Marriage Lines is a 1962 Australian television play directed by Christopher Muir.

==Plot==
Lysette returns to London after three unsuccessful marriages to look up her cousin Virgilia who is married to publisher Felix. Felix runs a business that used to belong to Virgilia's father. Lysette begins an affair with Felix. Robbie Lambert is upset Felix wants to sell his theatre.

==Cast==
- Walter Sullivan as Felix Pilgrim
- Patricia Kennedy as Virgilia Pilgrim
- Mary Ward as Lysette Eggerton
- Moira Carleton as Chrissie, the Piglrims' maid
- Beverley Dunn as Peggy, Felix's secretary
- Joy Mitchell as Daphne
- Campbell Copelin as Robbie Lambert
- Vernon Yorke as American
- Kurt Ludescher and Ray Angel as waiters
- Roland Heimans as office boy

==Production==
The play had been filmed by the BBC in 1961. It was an original for television. The play had been performed on Australian radio in 1961.

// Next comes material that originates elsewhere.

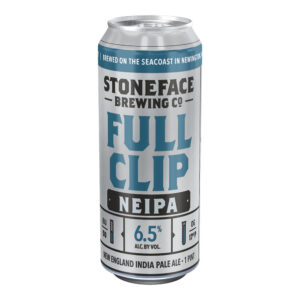 Stoneface Brewing Co. Full Clip (Single, 16 Oz, Can)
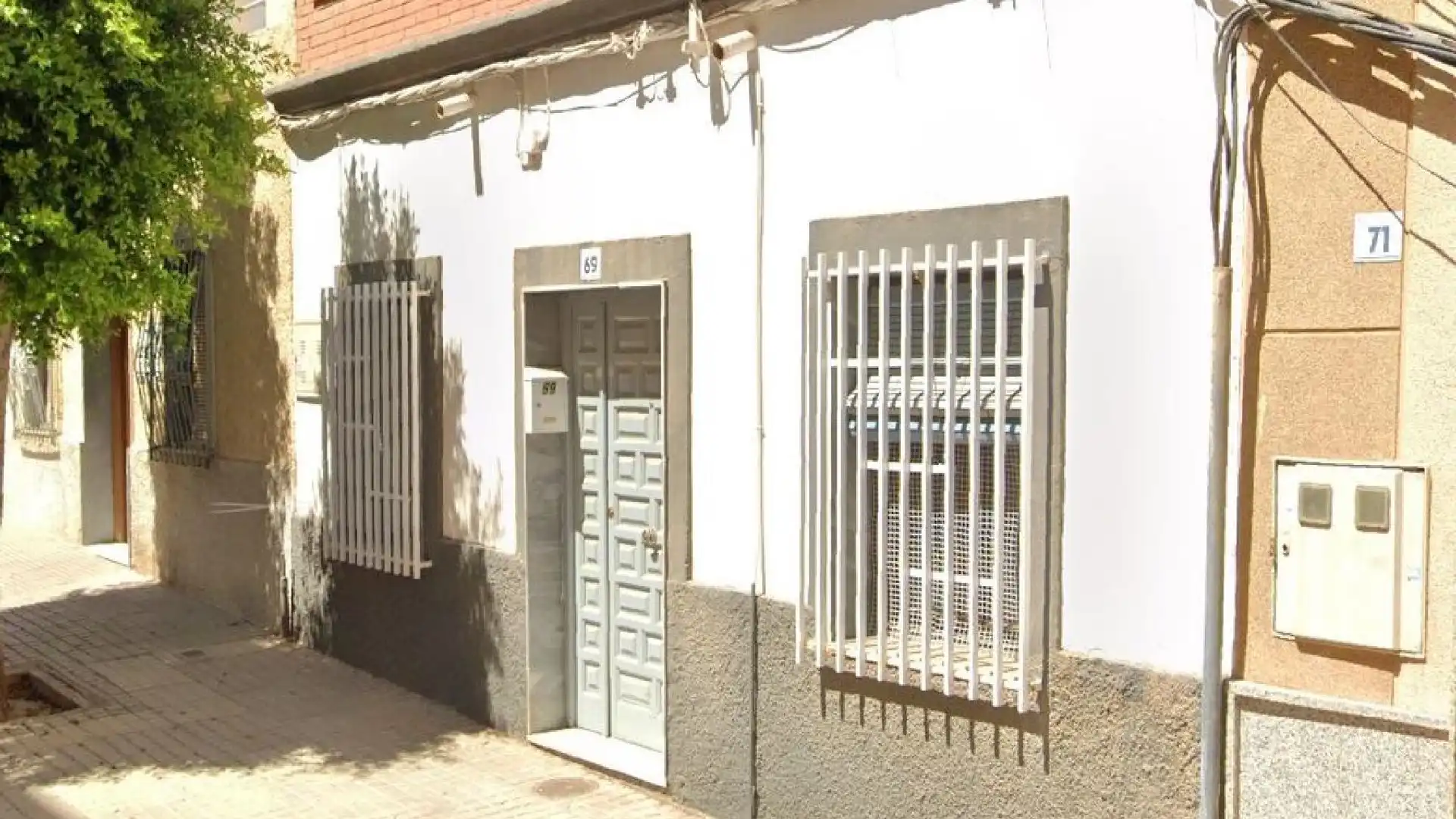 Exterior view of Houses for sale in El Ejido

In discussing why the ABC chose it for production, Filmink magazine hypothesized that "the ABC were attracted by Dane's reputation... The BBC stamp of approval would have helped."

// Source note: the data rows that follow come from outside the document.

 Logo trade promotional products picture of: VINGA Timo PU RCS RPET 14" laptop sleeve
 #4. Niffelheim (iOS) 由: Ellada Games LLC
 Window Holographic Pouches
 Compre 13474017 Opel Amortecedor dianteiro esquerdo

Walter Sullivan travelled to Melbourne to shoot the production. It was Beverly Dunn's first TV play since she returned to Australia. Kennedy appeared by courtesy of Emerald Hill Theatre in Melbourne. Cas Van Puflen designed it.

==Reception==
The Australian Women's Weekly TV critic called the production "a half-and-half job. Christopher Muir's production was satisfyingly polished; the play itself was woeful. The ABC decided to advertise this offering as a "sophisticated comedy." The theme—one woman trying to snaffle another's husband— can be funny, I suppose. But "Marriage Lines" was a melodrama of mothball manners... the cast had to battle with curiously dated dialogue... [a] sheer waste of good production and a goodish cast. "Marriage Lines" should have been murdered. Preferably at the dress rehearsal, if not before."

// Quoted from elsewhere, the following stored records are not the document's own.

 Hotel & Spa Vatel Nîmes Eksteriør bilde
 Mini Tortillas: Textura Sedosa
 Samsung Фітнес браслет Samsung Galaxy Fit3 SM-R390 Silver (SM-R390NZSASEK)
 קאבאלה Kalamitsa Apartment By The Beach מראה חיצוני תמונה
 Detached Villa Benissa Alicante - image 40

Filmink called it "a dreadful play and agonising to watch... all these distinguished actors spitting out upper class dialogue in upper class voices having upper class chats about upper class problems (he’s getting a knighthood, their daughter is having a baby in Kenya, etc, etc) without any wit, insight, tension, freshness or skill. There’s loyal maids and loyal secretaries and everyone discusses how hard poor Felix works while Virgilia clutches her pearls. The jokes die, drama is non-existent, the actors seem embarrassed, the story just seems to end."